[[ Passage provided open ]]

SEOUL, June 9 (Korea Bizwire) — South Korean underwear company Ssangbangwool said Thursday it has submitted a letter of intent (LOI) to acquire SsangYong Motor Co. with an auction scheduled later this month to find a new investor.
SsangYong’s lead manager EY Hanyoung accounting firm received LOIs from interested companies for SsangYong until 3 p.m. Thursday. Ssangbangwool was the sole participant.
“We are planning to join the auction on June 24,” a Ssangbangwool spokeswoman said over the phone.
SsangYong plans to select the final bidder in the stalking horse bid in which the preliminary bidder suggests its price for SsangYong ahead of the auction, and other bidders submit their prices in the auction.
If a company submits a price higher than the stalking horse’s price, SsangYong will ask the stalking horse if it can pay the highest bidding price to buy the carmaker.
In May, SsangYong selected a local consortium led by chemical-to-steel firm KG Group as the preliminary bidder for SsangYong, which has been under court receivership since April 15, 2021, after its Indian parent Mahindra & Mahindra Ltd. failed to attract an investor amid the COVID-19 pandemic and its worsening financial status.
Last month, four firms — KG Group, Pavilion PE, EV parts maker EL B&T and underwear company Ssangbangwool — competed to become the preliminary bidder for SsangYong in the stalking horse bid. KG and Pavilion PE formed a consortium after submitting LOIs.
SsangYong and EY Hanyoung accepted the KG-led consortium as preliminary bidder as the consortium beat others in terms of acquisition price, fundraising plans, and employment guarantee period.
The KG consortium and Ssangbangwool reportedly suggested bidding prices of 900 billion won and 800 billion won, respectively, for SsangYong.
The KG consortium and Ssangbangwool are vying for SsangYong in the upcoming auction.
The new auction comes two months after local electric bus maker Edison Motors Co. failed to make a full payment of 304.8 billion won (US$249 million) for the debt-laden carmaker by the March 25 deadline.

[[ Passage provided closed ]]

Complete the following ::
1. In the article on SsangYong, on what date does Ssangbangwool plan to join the auction?
2. Return the part of the article on SsangYong that begins at the words "Last month, four" and stops after "employment guarantee period.", copied exactly.
The data that follows has no connection to the article on SsangYong.

[[ Supplied information open ]]

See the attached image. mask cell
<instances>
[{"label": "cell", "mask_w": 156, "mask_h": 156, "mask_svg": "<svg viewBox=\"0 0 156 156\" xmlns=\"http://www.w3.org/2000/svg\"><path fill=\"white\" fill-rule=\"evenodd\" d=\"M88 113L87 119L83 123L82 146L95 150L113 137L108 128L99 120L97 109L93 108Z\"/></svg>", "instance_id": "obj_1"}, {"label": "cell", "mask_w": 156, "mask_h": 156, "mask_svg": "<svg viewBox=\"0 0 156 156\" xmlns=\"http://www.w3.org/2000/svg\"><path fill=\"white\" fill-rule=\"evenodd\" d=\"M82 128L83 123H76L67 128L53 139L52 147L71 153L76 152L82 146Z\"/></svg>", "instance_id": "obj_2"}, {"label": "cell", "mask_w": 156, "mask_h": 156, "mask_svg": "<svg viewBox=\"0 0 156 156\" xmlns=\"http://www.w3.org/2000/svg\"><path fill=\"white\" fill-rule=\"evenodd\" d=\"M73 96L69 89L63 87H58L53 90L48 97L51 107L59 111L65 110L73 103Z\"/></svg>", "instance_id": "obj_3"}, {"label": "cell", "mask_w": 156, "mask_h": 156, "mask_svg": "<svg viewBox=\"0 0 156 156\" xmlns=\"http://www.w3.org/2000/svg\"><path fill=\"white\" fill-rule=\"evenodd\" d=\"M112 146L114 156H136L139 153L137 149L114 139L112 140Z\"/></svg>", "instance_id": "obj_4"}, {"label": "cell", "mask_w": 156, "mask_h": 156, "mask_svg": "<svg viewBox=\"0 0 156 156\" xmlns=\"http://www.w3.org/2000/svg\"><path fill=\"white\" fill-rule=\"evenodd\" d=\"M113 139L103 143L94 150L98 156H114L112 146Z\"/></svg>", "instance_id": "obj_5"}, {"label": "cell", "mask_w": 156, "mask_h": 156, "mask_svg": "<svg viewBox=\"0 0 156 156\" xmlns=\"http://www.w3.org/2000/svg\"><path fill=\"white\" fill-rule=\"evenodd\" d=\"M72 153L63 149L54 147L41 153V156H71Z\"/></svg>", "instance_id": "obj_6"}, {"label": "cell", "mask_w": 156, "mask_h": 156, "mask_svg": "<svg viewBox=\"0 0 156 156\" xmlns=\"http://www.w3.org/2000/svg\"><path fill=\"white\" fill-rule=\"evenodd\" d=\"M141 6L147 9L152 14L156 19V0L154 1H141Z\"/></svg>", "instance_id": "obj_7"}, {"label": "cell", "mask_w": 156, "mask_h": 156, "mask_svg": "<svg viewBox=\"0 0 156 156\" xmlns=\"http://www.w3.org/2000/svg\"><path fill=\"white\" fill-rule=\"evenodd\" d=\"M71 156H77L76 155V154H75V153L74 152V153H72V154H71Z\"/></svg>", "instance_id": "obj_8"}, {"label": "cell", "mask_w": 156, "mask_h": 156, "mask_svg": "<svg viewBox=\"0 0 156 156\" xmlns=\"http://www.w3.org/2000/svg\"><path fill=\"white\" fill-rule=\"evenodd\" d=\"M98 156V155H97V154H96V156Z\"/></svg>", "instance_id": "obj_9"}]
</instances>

[[ Supplied information closed ]]

Solutions below ::
1. June 24

2.
Last month, four firms — KG Group, Pavilion PE, EV parts maker EL B&T and underwear company Ssangbangwool — competed to become the preliminary bidder for SsangYong in the stalking horse bid. KG and Pavilion PE formed a consortium after submitting LOIs.
SsangYong and EY Hanyoung accepted the KG-led consortium as preliminary bidder as the consortium beat others in terms of acquisition price, fundraising plans, and employment guarantee period.